Un grand nombre de confessions de foi chrétiennes imitent la Bible et mettent en tête la création. Celle-ci est sans aucun doute fondamentale à la vision judéo-chrétienne du monde. Dans le dialogue avec les sciences, cette notion continue également à interroger: est-elle en harmonie ou en opposition avec les théories contemporaines de l'origine de l'univers, de la vie, des espèces ?

Cette question suscite des controverses passionnées jusque dans les mass médias de nos pays laïcisés, au point que l'on oublie parfois que les implications de la création dépassent de loin ce débat. Montrons-le par plusieurs thématiques, parmi tant d'autres.

Recevoir l’existence comme un don

Affirmer la création, c'est reconnaître que le monde tire son origine de Dieu. L'univers, tout ce qui nous entoure, nous-mêmes ne sommes pas simplement là par hasard, sans projet, ni plan, mais ce qui existe relève d'un dessein d'amour et de sagesse. Il est difficile d'imaginer deux conceptions plus diamétralement opposées sur le sens de l'existence et de la vie humaine. Le monde existe-t-il par lui-même ou doit-il son existence à Dieu ?

De la réponse à cette question dépend la teneur de nos journées: c'est seulement si nous accueillons l'existence comme un don que nous pouvons vivre dans la gratitude. Celui qui se sait créature comprend bien la question: «Qu’est-ce que tu as que tu n’as pas reçu?»(1). Il peut alors recevoir avec reconnaissance les biens qui lui sont offerts, sans considérer que tout lui est dû ou – peut-être pire encore – que rien n'a de valeur ni de sens.

----------

> _EXERCICE_:
Recopiez mot pour mot le passage de l'extrait ci-dessus sur la création, de «Un grand nombre» à «parmi tant d'autres.».

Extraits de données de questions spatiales
----------

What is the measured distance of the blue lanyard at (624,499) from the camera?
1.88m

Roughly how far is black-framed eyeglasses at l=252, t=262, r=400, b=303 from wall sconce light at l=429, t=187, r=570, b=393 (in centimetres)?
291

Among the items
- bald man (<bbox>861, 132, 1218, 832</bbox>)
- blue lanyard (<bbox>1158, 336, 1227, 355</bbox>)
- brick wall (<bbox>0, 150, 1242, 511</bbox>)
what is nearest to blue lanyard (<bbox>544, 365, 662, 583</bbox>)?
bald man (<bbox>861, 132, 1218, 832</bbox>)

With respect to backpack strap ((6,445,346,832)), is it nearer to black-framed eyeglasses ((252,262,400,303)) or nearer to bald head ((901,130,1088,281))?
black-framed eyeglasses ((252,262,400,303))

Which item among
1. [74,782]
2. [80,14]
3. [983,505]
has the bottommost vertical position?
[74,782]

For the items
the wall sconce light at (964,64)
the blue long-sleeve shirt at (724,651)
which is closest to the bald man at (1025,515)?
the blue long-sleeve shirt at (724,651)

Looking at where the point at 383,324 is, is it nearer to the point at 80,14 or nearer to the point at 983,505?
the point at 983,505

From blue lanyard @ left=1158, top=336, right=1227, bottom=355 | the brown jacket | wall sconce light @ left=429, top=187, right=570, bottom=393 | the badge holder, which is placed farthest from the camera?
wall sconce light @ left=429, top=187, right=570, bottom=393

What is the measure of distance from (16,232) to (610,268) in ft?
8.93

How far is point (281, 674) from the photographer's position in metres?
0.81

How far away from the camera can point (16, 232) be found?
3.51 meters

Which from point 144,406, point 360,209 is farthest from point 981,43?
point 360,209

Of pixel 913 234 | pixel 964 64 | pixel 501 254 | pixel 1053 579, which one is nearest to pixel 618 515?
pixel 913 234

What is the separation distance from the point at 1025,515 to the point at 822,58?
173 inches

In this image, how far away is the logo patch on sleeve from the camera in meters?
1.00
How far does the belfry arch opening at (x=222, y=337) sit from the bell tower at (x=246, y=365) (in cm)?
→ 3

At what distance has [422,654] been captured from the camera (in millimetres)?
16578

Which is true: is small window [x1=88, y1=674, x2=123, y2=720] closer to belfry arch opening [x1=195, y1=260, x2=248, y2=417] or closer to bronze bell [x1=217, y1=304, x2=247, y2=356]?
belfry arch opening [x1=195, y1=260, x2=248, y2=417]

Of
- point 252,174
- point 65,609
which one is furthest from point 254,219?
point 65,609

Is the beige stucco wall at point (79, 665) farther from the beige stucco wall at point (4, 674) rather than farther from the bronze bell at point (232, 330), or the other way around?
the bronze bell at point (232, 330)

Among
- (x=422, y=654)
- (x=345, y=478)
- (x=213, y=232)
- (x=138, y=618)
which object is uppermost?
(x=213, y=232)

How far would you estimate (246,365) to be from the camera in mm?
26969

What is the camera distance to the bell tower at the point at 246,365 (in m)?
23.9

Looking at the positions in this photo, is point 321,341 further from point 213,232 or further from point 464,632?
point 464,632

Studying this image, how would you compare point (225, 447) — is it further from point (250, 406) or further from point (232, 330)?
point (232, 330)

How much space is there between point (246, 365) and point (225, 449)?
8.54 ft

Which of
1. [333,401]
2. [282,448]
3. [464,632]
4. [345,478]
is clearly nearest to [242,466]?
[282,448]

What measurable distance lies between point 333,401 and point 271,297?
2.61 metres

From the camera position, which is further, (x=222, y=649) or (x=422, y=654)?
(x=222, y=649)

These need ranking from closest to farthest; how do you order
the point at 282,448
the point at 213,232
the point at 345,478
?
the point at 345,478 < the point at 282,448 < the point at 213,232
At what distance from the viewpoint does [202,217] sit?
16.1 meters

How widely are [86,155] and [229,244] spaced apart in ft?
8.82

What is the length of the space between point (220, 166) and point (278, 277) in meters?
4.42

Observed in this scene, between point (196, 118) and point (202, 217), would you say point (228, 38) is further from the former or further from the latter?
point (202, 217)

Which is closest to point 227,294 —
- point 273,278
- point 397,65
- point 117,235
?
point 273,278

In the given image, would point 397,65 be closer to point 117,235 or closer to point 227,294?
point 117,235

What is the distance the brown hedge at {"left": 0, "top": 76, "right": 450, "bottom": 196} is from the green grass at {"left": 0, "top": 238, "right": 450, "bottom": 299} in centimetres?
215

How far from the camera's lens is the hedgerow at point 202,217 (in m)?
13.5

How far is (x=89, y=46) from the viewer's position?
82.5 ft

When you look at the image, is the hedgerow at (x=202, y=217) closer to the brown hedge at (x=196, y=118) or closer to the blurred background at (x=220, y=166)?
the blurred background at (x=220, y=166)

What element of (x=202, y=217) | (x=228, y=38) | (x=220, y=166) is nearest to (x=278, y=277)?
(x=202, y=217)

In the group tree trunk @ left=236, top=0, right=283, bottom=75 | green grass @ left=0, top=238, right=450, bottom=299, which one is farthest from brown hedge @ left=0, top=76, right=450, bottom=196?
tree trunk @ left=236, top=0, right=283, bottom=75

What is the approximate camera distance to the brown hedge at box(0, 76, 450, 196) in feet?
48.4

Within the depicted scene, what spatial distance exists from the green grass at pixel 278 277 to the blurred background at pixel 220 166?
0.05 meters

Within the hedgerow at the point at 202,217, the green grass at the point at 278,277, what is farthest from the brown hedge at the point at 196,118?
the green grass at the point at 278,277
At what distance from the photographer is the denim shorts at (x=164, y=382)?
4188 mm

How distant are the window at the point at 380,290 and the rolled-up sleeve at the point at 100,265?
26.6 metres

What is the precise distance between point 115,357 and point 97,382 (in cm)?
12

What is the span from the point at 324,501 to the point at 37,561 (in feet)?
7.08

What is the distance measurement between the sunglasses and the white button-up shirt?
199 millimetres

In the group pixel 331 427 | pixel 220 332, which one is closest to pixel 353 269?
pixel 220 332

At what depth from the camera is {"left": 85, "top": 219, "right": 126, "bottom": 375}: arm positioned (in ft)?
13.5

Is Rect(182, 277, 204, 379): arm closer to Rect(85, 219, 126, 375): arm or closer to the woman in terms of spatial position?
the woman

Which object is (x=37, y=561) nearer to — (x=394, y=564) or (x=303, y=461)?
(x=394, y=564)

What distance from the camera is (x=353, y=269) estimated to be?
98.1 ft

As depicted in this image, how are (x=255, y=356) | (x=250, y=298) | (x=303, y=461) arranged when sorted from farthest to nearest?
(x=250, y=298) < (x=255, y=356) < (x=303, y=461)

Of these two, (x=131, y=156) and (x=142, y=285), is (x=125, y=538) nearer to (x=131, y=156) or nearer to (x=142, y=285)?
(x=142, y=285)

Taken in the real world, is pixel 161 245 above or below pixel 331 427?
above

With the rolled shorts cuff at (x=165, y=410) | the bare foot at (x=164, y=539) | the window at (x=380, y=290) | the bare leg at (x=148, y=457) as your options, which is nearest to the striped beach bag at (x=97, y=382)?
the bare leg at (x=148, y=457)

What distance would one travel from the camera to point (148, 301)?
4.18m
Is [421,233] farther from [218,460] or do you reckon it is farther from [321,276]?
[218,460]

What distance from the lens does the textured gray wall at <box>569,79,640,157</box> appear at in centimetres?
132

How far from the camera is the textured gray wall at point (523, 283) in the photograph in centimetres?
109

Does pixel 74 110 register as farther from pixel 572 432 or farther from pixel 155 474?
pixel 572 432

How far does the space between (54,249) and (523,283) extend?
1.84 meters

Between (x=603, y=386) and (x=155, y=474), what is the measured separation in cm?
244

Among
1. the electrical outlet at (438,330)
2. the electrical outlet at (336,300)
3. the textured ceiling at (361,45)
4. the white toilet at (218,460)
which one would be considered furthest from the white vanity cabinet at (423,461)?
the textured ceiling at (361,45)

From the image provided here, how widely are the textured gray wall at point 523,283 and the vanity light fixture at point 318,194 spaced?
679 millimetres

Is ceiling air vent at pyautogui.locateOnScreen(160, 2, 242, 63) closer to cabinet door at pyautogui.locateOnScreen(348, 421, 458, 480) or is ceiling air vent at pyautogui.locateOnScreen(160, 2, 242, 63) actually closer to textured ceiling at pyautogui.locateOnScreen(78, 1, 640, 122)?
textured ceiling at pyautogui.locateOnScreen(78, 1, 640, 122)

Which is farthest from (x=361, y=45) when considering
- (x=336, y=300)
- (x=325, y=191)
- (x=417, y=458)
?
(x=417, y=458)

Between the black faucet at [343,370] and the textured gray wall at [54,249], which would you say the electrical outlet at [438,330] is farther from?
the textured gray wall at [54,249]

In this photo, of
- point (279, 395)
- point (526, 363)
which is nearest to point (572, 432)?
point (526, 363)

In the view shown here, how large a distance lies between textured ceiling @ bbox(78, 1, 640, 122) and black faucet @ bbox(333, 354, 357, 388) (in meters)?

----------

> _RÉPONSE FINALE_:
Un grand nombre de confessions de foi chrétiennes imitent la Bible et mettent en tête la création. Celle-ci est sans aucun doute fondamentale à la vision judéo-chrétienne du monde. Dans le dialogue avec les sciences, cette notion continue également à interroger: est-elle en harmonie ou en opposition avec les théories contemporaines de l'origine de l'univers, de la vie, des espèces ?

Cette question suscite des controverses passionnées jusque dans les mass médias de nos pays laïcisés, au point que l'on oublie parfois que les implications de la création dépassent de loin ce débat. Montrons-le par plusieurs thématiques, parmi tant d'autres.